Além de Léo do Moinho, também são alvos de mandados de prisão preventiva Valdeci Mecias de Jesus, apontado como o responsável pela rede de comunicação da quadrilha, que tinha acesso às transmissões codificadas da polícia; Rubens Alexandre Bezerra, ex-guarda civil metropolitano que seria fornecedor de armas de fogo de grosso calibre, como fuzis, e equipamentos de bloqueio de sistemas de segurança usados pela criminalidade de rua; e Janaína da Conceição Cerqueira Xavier, apontada como gerente do tráfico.
O Gaeco também pediu a prisão preventiva de três guardas civis metropolitanos: Elisson de Assis, Renata Oliva de Freitas Scorsafava e Antonio Carlos Amorim Oliveira.

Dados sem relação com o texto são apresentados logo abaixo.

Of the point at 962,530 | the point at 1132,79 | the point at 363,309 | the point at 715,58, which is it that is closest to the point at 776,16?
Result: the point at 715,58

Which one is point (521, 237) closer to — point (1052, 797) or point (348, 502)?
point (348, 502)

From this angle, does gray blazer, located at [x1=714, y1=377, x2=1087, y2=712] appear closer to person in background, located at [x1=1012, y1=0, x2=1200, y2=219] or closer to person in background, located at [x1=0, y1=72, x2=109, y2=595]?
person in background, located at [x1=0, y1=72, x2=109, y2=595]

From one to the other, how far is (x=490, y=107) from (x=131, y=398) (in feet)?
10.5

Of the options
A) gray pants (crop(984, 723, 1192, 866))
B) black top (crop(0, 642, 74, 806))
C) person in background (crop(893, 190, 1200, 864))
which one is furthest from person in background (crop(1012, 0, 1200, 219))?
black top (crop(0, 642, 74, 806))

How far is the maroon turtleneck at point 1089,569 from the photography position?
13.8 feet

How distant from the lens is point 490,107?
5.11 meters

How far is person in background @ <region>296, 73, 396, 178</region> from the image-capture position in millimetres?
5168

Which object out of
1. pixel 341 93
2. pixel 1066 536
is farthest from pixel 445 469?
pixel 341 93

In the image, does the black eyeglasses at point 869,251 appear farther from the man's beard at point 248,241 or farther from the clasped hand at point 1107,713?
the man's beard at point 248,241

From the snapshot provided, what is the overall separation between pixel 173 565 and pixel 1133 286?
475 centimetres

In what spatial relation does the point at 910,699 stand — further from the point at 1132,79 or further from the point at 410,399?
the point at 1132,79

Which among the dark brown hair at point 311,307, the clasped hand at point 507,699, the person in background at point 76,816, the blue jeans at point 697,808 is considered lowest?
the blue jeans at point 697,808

Segundo os investigadores, eles atuavam como milícia, extorquindo comerciantes em troca de proteção contra delitos patrimoniais cometidos pelos adictos, além do comércio ilegal de armas.
Em representação à Justiça, o Ministério Público descreve a atuação da organização criminosa em cinco núcleos: o de controle territorial e centralização das atividades criminosas na Favela do Moinho; o de comércio de armas e milícia; o de receptação de celulares e peças roubadas, hotéis e hospedarias e o de ferro-velho.
“Segundo os elementos de informação colhidos no curso da investigação, a região constitui um ecossistema de atividades economicamente ilícitas, não somente pelo tráfico de drogas e concentração de dependentes químicos, cujas ocorrências são notoriamente conhecidas, mas principalmente o comércio ilegal de peças de veículos, motocicletas e telefones celulares sem origem comprovada ou de origem ilícita; casas de prostituição, mantidas clandestinamente nas dependências de hotéis, em desacordo com as posturas municipais; funcionamento de ‘ferros-velhos’ sem qualquer controle e tratamento dos resíduos sólidos, bem como corrupção passiva e ativa de agentes públicos que ‘vendem’ proteção aos comerciantes da região”, diz a representação assinada por cinco promotores do Gaeco, entre eles o promotor de Justiça Lincoln Gakiya, especializado no combate às ações criminosas do PCC.
Eles apontam ainda “fortes indícios da existência de uma estruturada rede de receptadores, instalados comercialmente na região, os quais absorvem os produtos oriundos de furto e roubo que lhes são ofertados, armazenando-os e comercializando-os nas dependências de seus estabelecimentos”.